Rekomendasi terkait masalah alokasi kursi dan pembentukan peta Dapil
Pipit menjabarkan, atas sekelumit permasalahan yang dijabarkan tersebut, maka pembuat undang-undang, harus menjadikan persoalan ini pada porsi yang serius. Prinsip-prinsip utama alokasi kursi dan pembentukan peta Dapil yang tercantum dalam PKPU Nomor 5 tahun 2013 harus diadopsi dalam Rancangan Undang-undang (RUU).
„Agar prinsip penting tersebut ada di level Undang-undang,“ ungkap Pipit.
Kemudian, penggunaan basis data kependudukan untuk alokasi kursi dan pembentukan Dapil untuk DPR sampai DPRD Kabupaten dan Kpta, sebaiknya menggunakan data sensus.
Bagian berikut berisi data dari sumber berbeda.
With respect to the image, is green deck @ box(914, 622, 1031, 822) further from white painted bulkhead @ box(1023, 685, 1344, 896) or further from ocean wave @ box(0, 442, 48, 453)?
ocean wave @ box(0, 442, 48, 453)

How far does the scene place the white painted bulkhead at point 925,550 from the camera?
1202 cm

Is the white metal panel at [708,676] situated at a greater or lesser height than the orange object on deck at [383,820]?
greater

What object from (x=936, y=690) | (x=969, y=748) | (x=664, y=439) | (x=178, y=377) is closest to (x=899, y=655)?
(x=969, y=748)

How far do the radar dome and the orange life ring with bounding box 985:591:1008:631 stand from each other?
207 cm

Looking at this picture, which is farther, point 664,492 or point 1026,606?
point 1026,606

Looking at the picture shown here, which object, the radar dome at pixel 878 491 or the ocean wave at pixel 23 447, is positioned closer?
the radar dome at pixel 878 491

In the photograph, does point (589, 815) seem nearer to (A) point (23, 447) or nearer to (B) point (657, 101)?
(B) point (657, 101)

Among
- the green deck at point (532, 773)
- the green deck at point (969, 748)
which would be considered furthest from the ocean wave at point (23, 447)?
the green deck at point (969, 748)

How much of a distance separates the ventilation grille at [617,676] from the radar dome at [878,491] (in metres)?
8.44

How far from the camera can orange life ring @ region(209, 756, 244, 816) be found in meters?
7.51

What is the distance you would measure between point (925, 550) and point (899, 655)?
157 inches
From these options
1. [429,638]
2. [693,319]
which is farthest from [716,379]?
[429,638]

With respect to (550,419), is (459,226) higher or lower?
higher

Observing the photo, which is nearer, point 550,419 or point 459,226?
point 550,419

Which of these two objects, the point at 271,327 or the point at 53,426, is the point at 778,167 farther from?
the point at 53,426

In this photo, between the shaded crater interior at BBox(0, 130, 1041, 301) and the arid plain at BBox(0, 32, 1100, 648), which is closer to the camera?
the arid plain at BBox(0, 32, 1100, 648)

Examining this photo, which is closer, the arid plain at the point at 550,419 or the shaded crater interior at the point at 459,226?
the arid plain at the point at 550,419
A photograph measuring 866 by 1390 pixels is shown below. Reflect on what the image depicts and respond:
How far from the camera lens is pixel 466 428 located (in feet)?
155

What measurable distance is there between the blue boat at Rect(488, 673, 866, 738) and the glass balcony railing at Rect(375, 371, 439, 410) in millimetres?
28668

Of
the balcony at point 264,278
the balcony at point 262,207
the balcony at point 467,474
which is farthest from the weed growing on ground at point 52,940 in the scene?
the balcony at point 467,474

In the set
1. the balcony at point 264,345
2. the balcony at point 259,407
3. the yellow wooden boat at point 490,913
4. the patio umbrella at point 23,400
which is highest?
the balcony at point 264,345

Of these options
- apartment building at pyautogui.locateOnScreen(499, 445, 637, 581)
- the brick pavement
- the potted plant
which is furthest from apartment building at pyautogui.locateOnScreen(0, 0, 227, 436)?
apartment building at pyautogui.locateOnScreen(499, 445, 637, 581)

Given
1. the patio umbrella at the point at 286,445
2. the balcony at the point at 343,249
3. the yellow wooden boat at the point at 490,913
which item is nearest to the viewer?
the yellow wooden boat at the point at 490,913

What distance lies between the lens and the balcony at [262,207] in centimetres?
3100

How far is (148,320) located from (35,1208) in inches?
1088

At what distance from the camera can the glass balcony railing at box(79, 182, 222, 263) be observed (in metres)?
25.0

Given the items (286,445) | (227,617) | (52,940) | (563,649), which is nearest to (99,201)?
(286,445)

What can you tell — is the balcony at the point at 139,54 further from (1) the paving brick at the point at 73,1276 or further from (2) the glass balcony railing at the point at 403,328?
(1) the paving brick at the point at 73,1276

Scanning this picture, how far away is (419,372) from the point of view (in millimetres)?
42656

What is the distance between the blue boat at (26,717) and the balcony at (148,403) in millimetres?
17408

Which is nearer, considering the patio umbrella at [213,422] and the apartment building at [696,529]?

Lalu, agar prinsip-prinsip utama alokasi kursi dapat terjaga, maka mesti ditetapkan berdasarkan tingkat partisipasi pada hari pemungutan suara.
„Dengan demikian perolehan suara kursi partai politik dihitung secara nasional atau provinsi untuk kemudian dialokasikan ke Dapil,“ ujarnya.
Selain itu, lanjut Pipit, penataan alokasi kursi dan peta Dapil hendaknya juga memperhatikan struktur partai politik dan wilayah administrasi pemerintahan. Prinsip satu orang, satu suara, satu nilai, yang dianut dalam Pilpres juga harus menjadi dasar dalam Pileg.
Khusus untuk provinsi Papua, Maluku, Sulawesi Utara, dan NTB, kata Pipit, mesti dikembalikan kursi keterwakilannya yang pernah hilang. Terakhir, lantaran isu tersebut relatif baru dan perlu berbagai keahlian spesifik, mala perlu dibuka ruang bagi keterlibatan kalangan profesional untuk merumuskannya.